* Task requirements
From the records below, copy out in full every line that contains the word "camera".

======== Listed entries ========

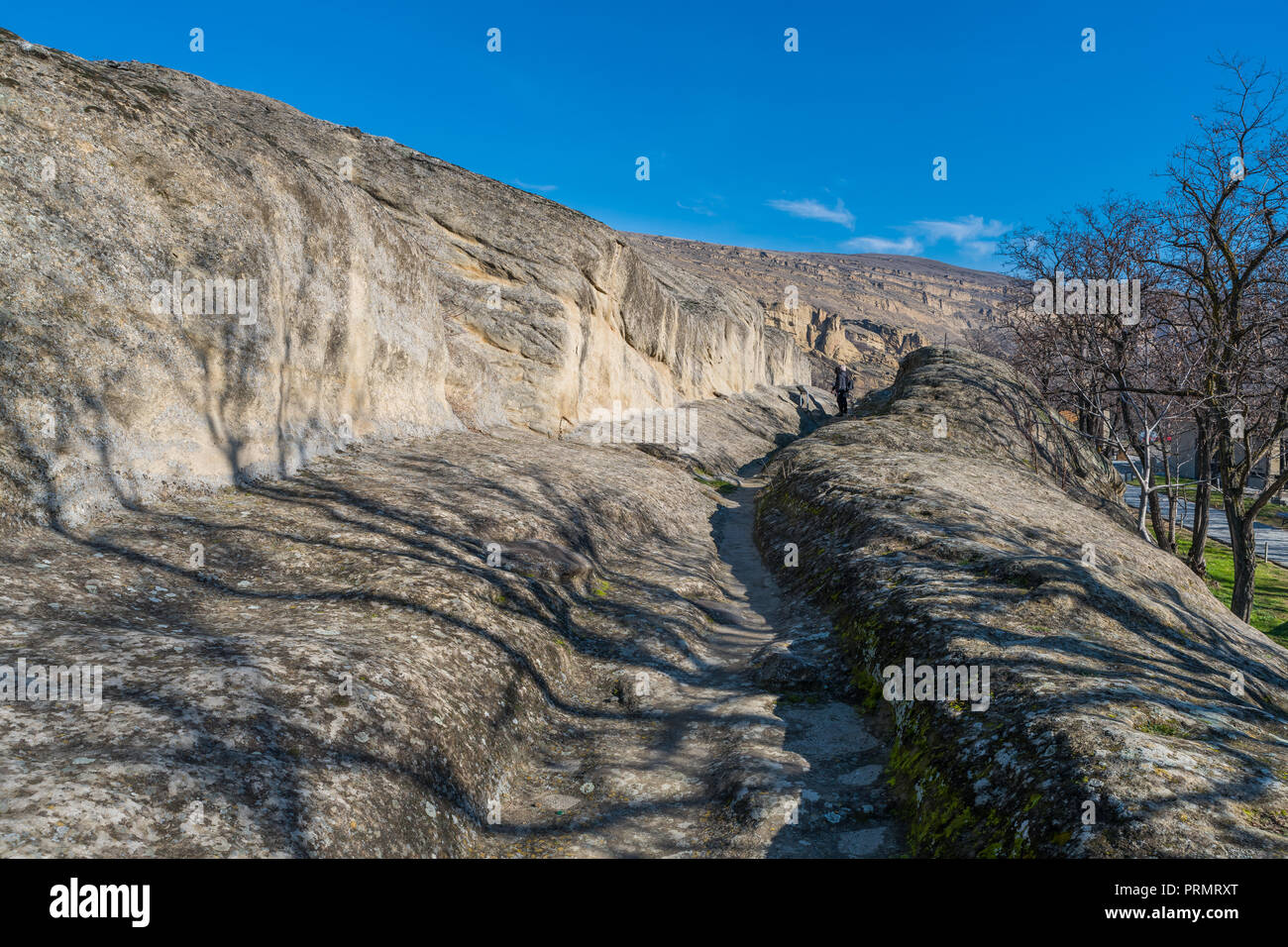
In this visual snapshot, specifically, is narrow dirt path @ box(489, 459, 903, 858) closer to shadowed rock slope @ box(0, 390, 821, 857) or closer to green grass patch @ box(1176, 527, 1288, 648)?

========
======== Listed entries ========

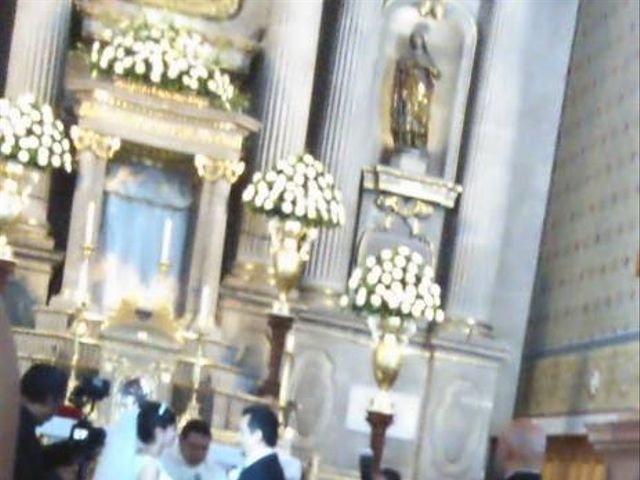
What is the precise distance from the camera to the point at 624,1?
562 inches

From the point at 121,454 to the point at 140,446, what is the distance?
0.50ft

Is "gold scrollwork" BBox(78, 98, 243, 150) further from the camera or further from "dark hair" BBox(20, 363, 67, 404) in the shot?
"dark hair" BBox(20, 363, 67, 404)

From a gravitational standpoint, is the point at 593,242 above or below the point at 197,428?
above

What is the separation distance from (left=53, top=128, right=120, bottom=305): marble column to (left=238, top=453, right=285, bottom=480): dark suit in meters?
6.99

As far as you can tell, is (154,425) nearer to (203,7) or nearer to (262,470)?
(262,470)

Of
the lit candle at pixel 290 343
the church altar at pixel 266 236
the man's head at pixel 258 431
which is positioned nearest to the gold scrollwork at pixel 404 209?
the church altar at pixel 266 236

========

* Result of the task
What is the precise distance from the camera to the point at 624,1?
Is "gold scrollwork" BBox(78, 98, 243, 150) further from the camera or further from "dark hair" BBox(20, 363, 67, 404) in the shot?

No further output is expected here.